Reprenons encore la question: les gens croient les théories inapplicables, en pensant au marxisme, parce que c'est en fait la seule théorie qu'ils connaissent, tandis que les théories scientifiques et mathématiques leur passant largement au-dessus, ils n'ont pas eu la chance de s'y intéresser personnellement, et ils ont donc tendance à les oublier. De fait le marxisme est la seule théorie qui ait jamais eu l'ambition de pénétrer les esprits populaires et de compter sur le peuple pour sa mise en pratique. Cela ne s'était jamais vu auparavant. Par exemple, quand les physiciens ont eu l'idée que les ondes électromagnétiques pouvaient être utilisées par toute la société pour les communications à longue distance, se sont-ils d'abord efforcés de convaincre le peuple de cette possibilité mirobolante en lui détaillant la preuve par les équations de Maxwell, en comptant sur le peuple pour l'appliquer ? Pas du tout. Ils se sont d'abord appliqués à mettre au point la technologie dans leur coin, jusqu'à ce que cela fonctionne et que le peuple, voyant que cela marche, n'ait plus qu'à se procurer les outils correspondants prêts à l'emploi sans chercher à comprendre.
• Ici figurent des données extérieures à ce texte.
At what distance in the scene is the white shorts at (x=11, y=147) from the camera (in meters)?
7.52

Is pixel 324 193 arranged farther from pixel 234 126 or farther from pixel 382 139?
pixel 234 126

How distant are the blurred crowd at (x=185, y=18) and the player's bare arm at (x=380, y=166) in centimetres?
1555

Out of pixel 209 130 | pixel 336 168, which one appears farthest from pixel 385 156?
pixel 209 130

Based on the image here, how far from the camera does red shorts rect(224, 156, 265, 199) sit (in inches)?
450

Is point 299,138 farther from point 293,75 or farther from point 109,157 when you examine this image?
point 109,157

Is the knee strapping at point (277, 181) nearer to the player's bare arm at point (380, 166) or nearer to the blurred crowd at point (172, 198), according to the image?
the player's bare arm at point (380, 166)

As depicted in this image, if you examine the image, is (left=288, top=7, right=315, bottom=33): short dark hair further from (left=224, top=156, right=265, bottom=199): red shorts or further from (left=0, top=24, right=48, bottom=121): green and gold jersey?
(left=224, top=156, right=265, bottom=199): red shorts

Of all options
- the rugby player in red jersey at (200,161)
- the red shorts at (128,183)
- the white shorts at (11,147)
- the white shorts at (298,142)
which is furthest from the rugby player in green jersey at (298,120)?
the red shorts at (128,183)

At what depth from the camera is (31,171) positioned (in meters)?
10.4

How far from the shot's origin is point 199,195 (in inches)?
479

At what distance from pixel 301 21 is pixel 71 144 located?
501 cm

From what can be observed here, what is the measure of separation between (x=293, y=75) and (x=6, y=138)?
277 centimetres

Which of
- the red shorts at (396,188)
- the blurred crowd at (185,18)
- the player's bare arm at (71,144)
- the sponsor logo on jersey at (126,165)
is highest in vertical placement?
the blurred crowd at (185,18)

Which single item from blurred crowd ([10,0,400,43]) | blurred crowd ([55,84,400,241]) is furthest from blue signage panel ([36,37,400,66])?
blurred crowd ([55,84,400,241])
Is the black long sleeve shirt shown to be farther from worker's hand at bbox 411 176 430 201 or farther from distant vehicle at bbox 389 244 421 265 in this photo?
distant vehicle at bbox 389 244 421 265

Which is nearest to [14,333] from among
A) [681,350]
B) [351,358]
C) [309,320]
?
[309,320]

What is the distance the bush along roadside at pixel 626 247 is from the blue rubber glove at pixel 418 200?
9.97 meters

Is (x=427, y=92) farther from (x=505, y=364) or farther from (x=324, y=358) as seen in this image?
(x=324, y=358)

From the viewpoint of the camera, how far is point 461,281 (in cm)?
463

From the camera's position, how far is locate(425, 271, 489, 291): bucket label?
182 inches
Mais c'est bien connu, le peuple n'a jamais su et ne saura jamais ce qu'est une théorie: c'est trop compliqué pour lui. Plus il croit connaître une chose comme étant une théorie, moins ça a de chances d'en être une en réalité. Et il ne faut surtout pas lui demander de mettre en pratique une théorie. Il faut la mettre en pratique entre quelques spécialistes dans un coin, puis en distribuer les outils qui l'incarnent prêts à l'emploi. A savoir, pour ce qui concerne un nouveau projet de société, définir la logique de cette société sous forme de logiciels et de sites web, que les gens n'ont plus qu'à utiliser.